Venezuelan Poll 'Tampered With,' Says Voting System Company
The results of Venezuela's controversial vote to create a new legislature and give President Nicolas Maduro broad authoritarian powers were "tampered with," to change turnout figures, according to the CEO of the firm that provided the election system.
The news may support opposition charges that the results were inflated to add credibility to the vote, which established a National Constituent Assembly beholden to Maduro.
Speaking at a news briefing in London, Smartmatic CEO Antonio Mugica said the results of Sunday's poll were off by at least one million.
"We know, without any doubt, that the turnout of the recent election for a National Constituent Assembly was manipulated," Mugica told reporters.
"We estimate the difference between the actual participation and the one announced by authorities is at least one million votes," he said.

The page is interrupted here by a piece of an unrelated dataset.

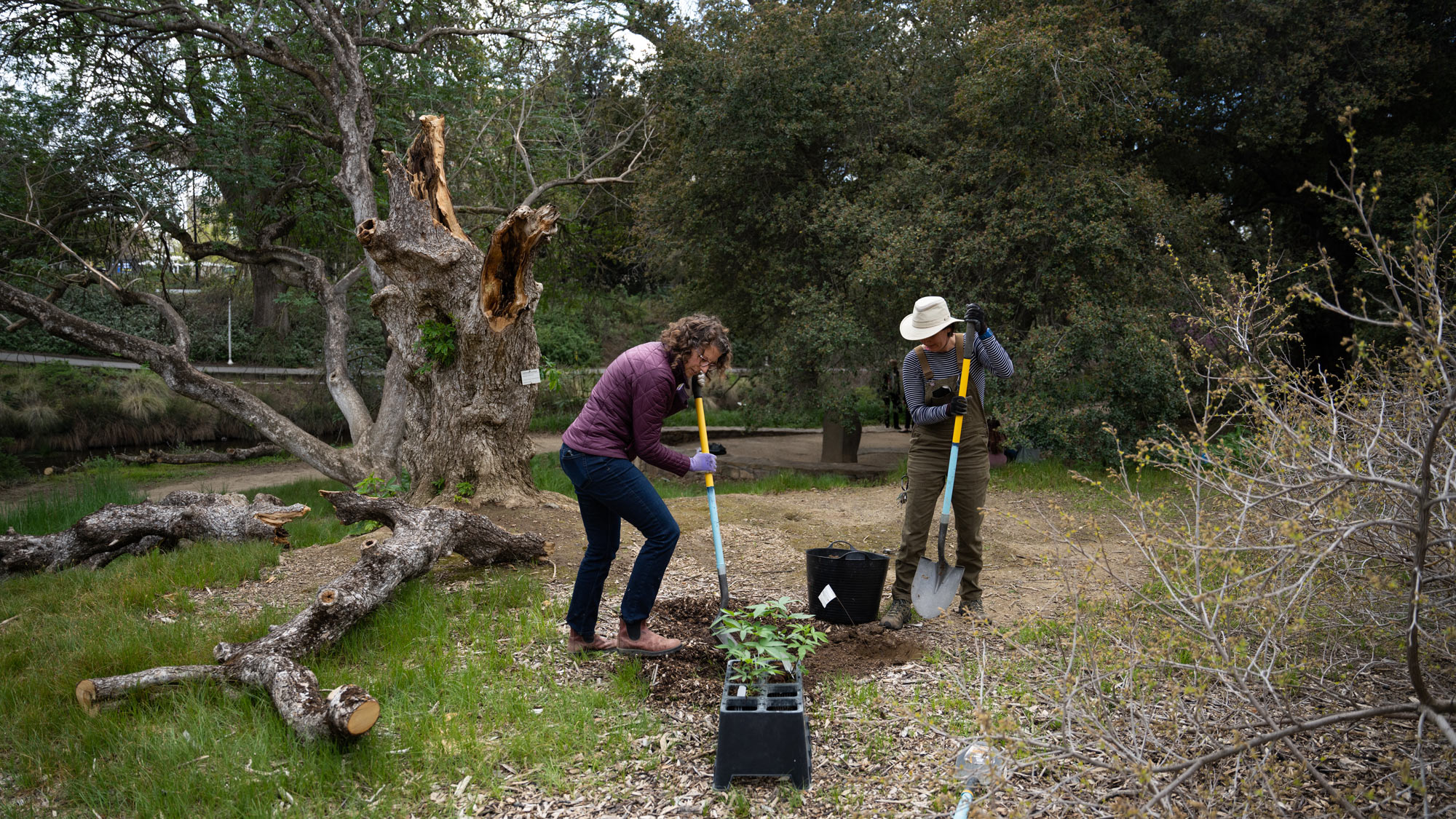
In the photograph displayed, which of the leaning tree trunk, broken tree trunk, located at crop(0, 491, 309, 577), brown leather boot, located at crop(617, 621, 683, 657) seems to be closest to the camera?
brown leather boot, located at crop(617, 621, 683, 657)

"It is therefore with the deepest regret that we have to report that the turnout figures on Sunday, 30 July, for the Constituent Assembly in Venezuela were tampered with," he said.
Mugica said the company has recorded the correct figure, but would wait to release that information until a full audit is carried out.
Smartmatic, which produces electronic voting machines, started in Venezuela during the tenure of the late President Hugo Chavez. Since then, it has gone global and now serves elections in Venezuela and several other countries.
In a further statement on the company's website, Smartmatic says that the system used in Venezuela is "tamper evident."
"[It] self-reports any attempt to interfere with it. This means that the system is designed to protect the votes from any manipulation and to immediately identify and alert of such an attempt," the company says.
Venezuela's opposition and the White House have condemned the poll as a "sham election." NPR's Philip Reeves, reporting from Caracas Monday, saying that: "The election council - the electoral council in Venezuela claims that 42 percent voted. That's just over 8 million people. This is being met with derision, particularly by the opposition that says the number was closer to 2 to 3 million people."